I rarely complain about food. But let truth be told, I’ve never been fond of the stuff served in our dining halls — except, perhaps, the yogurt. A proud descendant of the ancient civilization in the Far East, I have always considered stuffing my mouth with the smelly liquid that is blood squeezed from “medium rare” steaks rather barbaric and thought calling raw, uncooked carrots and baby spinach “salad” rather than “bunny food” the definitive characterization of human hypocrisy.

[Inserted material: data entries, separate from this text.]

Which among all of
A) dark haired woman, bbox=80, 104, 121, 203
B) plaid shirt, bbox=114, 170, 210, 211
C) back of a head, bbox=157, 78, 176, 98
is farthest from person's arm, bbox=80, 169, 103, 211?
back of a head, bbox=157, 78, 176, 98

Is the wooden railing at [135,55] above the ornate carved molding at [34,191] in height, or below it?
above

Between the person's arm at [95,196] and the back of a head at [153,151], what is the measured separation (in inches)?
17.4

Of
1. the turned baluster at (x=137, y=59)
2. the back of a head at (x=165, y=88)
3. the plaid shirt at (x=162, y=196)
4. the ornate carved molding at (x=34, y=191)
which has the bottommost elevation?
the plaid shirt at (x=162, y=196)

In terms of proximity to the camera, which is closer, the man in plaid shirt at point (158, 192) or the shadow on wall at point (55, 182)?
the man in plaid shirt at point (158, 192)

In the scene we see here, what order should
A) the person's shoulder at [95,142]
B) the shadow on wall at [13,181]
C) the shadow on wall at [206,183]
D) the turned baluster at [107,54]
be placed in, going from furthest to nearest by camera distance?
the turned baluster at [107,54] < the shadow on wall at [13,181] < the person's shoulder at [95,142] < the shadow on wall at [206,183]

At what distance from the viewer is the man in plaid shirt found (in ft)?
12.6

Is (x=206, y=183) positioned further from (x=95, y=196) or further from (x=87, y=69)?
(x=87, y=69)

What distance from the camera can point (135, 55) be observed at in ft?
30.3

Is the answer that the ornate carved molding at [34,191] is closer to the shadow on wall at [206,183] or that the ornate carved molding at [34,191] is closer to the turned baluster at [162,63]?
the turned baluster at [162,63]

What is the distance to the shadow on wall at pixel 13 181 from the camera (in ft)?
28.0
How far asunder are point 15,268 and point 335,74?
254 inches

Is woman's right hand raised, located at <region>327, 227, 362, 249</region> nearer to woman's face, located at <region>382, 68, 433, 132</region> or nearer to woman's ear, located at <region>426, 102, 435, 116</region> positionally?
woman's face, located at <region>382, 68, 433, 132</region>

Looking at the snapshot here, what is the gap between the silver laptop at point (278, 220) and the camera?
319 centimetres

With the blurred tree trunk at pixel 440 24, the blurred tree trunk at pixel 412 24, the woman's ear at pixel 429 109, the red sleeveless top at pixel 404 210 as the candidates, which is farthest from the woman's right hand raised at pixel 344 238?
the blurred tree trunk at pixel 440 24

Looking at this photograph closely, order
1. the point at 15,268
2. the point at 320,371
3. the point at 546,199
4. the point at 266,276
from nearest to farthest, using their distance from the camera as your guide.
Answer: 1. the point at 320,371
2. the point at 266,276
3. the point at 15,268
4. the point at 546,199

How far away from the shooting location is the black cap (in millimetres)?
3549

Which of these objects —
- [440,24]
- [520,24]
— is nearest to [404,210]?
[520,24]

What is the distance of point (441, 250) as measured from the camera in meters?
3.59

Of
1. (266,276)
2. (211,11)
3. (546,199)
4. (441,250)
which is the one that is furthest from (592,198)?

What can I say? Old (eating) habits die hard; I just love good Chinese food, especially the hot, spicy kind from my mountainous, underdeveloped hometown in southwest China.

But finding an authentic place — where the food reminds me of my home — in New Haven has been hard. American interpretations just don’t cut it. “Stir,” proudly presented by Commons, failed to meet my demanding expectations since its debut. To me, regardless of the Ivy Noodle owner’s presence in the kitchen of Commons, the well-intentioned practice of calling “Stir” Chinese is like calling Pizza Hut Italian.

The landscape of Chinese food in the city of New Haven is no more promising. Most restaurants in the city attract customers not because of their authenticity, but because of their cheap prices. In fact, Ivy Noodle, the main purveyor of Chinese food in New Haven actually serves Singaporean cuisine. But Americans can’t get enough.

Real Chinese food is often another story. After much searching, I found a small hole-in-the wall that served what I consider authentic Chinese food — a spicy hot pot dinner with an unlimited supply duck intestines, chicken feet and cow lungs among other delicacies. But I’ve been to this restaurant, Great Wall, many times and not once have I seen another American. Perhaps this stuff is just too disgusting for them.

Admittedly, there is an upscale restaurant that sells many of these same foods that is well attended by local customers. But this restaurant is not authentic; like most Chinese restaurants in America it has light pink tablecloths, white teacups, Shirley Temples and fortune cookies, things that would never be found in China. Instead, real Chinese restaurants have a television fixed on China Central Television’s news program. Before every headline, there is the same Chairman Mao-era background music. It’s these types of restaurants that me bring me back to the days of childhood when I sat and had hot pot dinner with my parents.

For Americans, though, this is not the way to satiate a yen for “Chinese food.”

Appropriating food to a particular culture is not just an American phenomenon. Six and a half years ago, McDonald’s opened its first franchise in Beibie, my home city. Now, as you may recall, my hometown’s nothing like Beijing of Shanghai; at the time, we didn’t have Burger King or Wendy’s. For that matter, there weren’t even very many Americans. I remember anxiously waiting in the horrendously long line with my mom (who promised to reward my diligence in school with spicy chicken wings and french fries) for the big red clock above McDonald’s M-shaped entrance to strike 12 p.m. We — along with a sea of Chinese kids and their parents — wanted a taste of America.

I think our tendency to wrongly believe certain foods are authentic, comes from lack of exposure. After spending three years in New Haven (and other parts of the U.S.), I know there is more to American food than Big Macs and supersized cups of Coca Cola. There is more to an American restaurant than a walk-up counter, plastic booths and Playland. But most of my American counterparts haven’t had such an experience — they’ve neither been exposed to Chinese food on its own turf nor found themselves in a completely foreign culture realizing that the interpretation of their culture’s food is nothing like the one of their home.

This is not to say that one cannot enjoy the hybrid food. I still go to Ivy Noodle frequently (and I do love fortune cookies). But we need to realize that this food is not a true representation. Instead, it is its own entity distinct both from the home culture and the one it inhabits.

Robert Li is a senior in Ezra Stiles College.